**EJERCICIO BREVE 1**
Según el relato sobre la Primera Comunión, ¿a qué hora salieron rumbo al seminario el Miércoles Santo?
**EJERCICIO BREVE 2**
Transcribe el relato sobre la Primera Comunión empezando por "Tenía como confesor" y siguiendo hasta "me esconde nada?".

“Jamás había experimentado tanto regocijo. Aquel día me sentí por primera vez un hombre honesto”. Así describe René de Chateaubriand (1768-1848), de la Academia Francesa, los efectos de una buena confesión, hecha en su infancia.
En su célebre libro Memoires d’outre tombe (“Memorias de ultratumba”), el vizconde de Chateaubriand –destacado hombre público y uno de los mayores escritores de la lengua francesa– revela cómo superó una prueba que tantos hombres ya atravesaron, y tantos más pasarán aún. Esta es la historia tal como él mismo la relató:
* * *
El día de mi Primera Comunión se acercaba. Mi piedad parecía sincera y edificaba a todos mis compañeros; mis repetidas mortificaciones causaban preocupación incluso a los profesores.
Tenía como confesor al Superior del seminario, un hombre de cincuenta años, de aspecto severo. Cada vez que me arrodillaba en el tribunal de la penitencia, me interrogaba con ansiedad. Sorprendido con la superficialidad de mis faltas, no sabía cómo conciliar mi turbación con la irrelevancia de los secretos declarados. Y mientras más se acercaba el día de la Pascua, más incómodas se hacían sus preguntas:
–¿Usted no me esconde nada?
–No, Padre, no.
–¿No cometió tal pecado?
–No, Padre, no.
Y siempre:
–No, Padre, no.
Y él me despedía de nuevo, dudando, suspirando, mirándome hasta el fondo del alma; y yo salía de su presencia pálido y desfigurado como un criminal.
Recibiría la absolución el Miércoles Santo. Había pasado la noche del martes al miércoles en fervorosa oración y leyendo, lleno de terror, un libro sobre confesiones sacrílegas. El miércoles, a las tres de la tarde, salimos rumbo al seminario en compañía de nuestros padres.

**DATOS MOSTRADOS**
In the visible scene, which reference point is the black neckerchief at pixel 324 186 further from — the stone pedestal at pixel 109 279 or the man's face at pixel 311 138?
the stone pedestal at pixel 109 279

**RESPUESTA COMPLETA 1**
A las tres de la tarde.

**RESPUESTA COMPLETA 2**
Tenía como confesor al Superior del seminario, un hombre de cincuenta años, de aspecto severo. Cada vez que me arrodillaba en el tribunal de la penitencia, me interrogaba con ansiedad. Sorprendido con la superficialidad de mis faltas, no sabía cómo conciliar mi turbación con la irrelevancia de los secretos declarados. Y mientras más se acercaba el día de la Pascua, más incómodas se hacían sus preguntas:
–¿Usted no me esconde nada?